Дело было не в Еве, не в наших отношениях и не в отце. Проблема была у лучшей подруги. Которая замутила с преподом по археологии, еще с летней практики. Женатым преподом. А один из однокурсников это дело спалил и принялся эту подругу шантажировать. А у той любовь, понимаешь, девочка впечатлительная и эмоциональная.

— Плачет и сидит дома, — вздохнула Ева. — Ни на один из зачетов не явилась. А сегодня так вообще…

Она замолчала, сжала зубы и отвернулась.

— Давай уже, заканчивай… — я взял Еву за руку и легонько сжал ее пальцы.

— Да этот урод к ней заявился утром, — зло проговорила Ева. — И она теперь вообще говорит, что таблеток наглотается… Мне кажется, она не решится, конечно. Но что делать, я не знаю. Ее так из универа после сессии отчислят. А она все-таки моя лучшая подруга…

— Нда, дела, — протянул я и глянул в сторону толпы рокеров, тусящих вокруг собранной из паллет сцены. Чуть в сторонке обнимались Бельфегор с Лариской. Мордашка у сеструхи была счастливая и безмятежная. Но зато я кое-что вспомнил. Тоже про одного студента с не в меру болтливым языком… Имя которого она мне так и не сказала, но макнуть его башкой в сортир я пока так и не удосужился. А надо бы.

— А имя у этого шантажиста есть? — спросил я у Евы. — Или подруга не сказала?

— Егор Замятин, — сказала, как выплюнула. — Он ко мне тоже подкатывал на первом курсе. А теперь пытается Галю в постель уложить…

— Угрозами и шантажом? — хмыкнул я. — Отличный способ, фигли!

— Так по-другому ему все равно никто не даст, — скривилась Ева.

— Пожалуй, надо с ним встретиться, — сказал я. — И поболтать о хороших манерах.

— Бить не вариант, — вздохнула Ева. — Он в ментовку побежит, еще и проблемы потом будут…

— Бить? — хмыкнул я. — Да не, бить необязательно, можно больно и по-другому сделать…

— Слушай, ты иди уже, тебя же люди ждут! — Ева толкнула меня в бок.

— Ага, — я скользнул губами по ее щеке. — Я потом напомню, чтобы ты мне показала этого вашего… товарища…

Я двинул к сцене, протолкался через толпу тусящих рокеров и запрыгнул наверх. Взял микрофон, глянул на Бельфегора, уже устроившегося за пультом. Подмигнул стоящей рядом Лариске. Бельфегор показал мне большой палец.
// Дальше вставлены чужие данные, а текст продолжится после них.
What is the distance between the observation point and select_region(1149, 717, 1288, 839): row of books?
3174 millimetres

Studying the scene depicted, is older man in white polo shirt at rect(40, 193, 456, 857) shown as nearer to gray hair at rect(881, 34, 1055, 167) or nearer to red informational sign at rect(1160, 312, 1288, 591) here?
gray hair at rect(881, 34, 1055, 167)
— Раз-раз… — сказал я в микрофон. — Всем здрасьте. Мы тут посовещались и решили, что никакого конкурса устраивать не будем…

— Уооооо! — разочарованно взвыли рокеры.

— … мы просто продлим концерт до последнего желающего выступать, — не обращая внимания на вой, продолжил я. — Но сейчас вам спеть все-таки придется. Потому что нам нужно протестировать аппаратуру и проводку. Чтобы если уж она сгорит, то пусть сделает это сегодня, успеем починить. Наверное. Кто готов забраться на эту сцену первым? Между прочим, это будет в каком-то смысле лишение девственности. Потому что это будет самая первая песня, которая вообще с нее прозвучит…

Пока народ осознавал информацию, которую я выдал, нашлись двое желающих, которые запрыгнули и с двух сторон подошли ко мне.

— Я бы предложил решить спор дракой, — ухмыльнулся я, но вам потом нужно еще играть и петь, так что предлагаю более мирный процесс урегулирования. Камень, ножницы, бумага. Ну что, готовы спорить, или кто-то из вас готов уступить место, как пенсионеру в трамвае?

Остальные музыканты начали раскачиваться. Послышались выкрики и хлопки. Двое кандидатов в «дефлораторы» сцены овощехранилища встали в воинственных позах друг напротив друга.

— Понял, даю отмашку! На счет три, — я поднял руку вверх. — Камень, ножницы, бумага, раз, два три!

— Давайте до трех побед! — предложил тот, кто выбросил ножницы против камня.

— Не-не-не, — замотал головой я. — Люди хотят слушать, как вы поете, а не как руками машете. Так что группа «Джунгли-хой» выступает, а «Тридцать третья» — готовится.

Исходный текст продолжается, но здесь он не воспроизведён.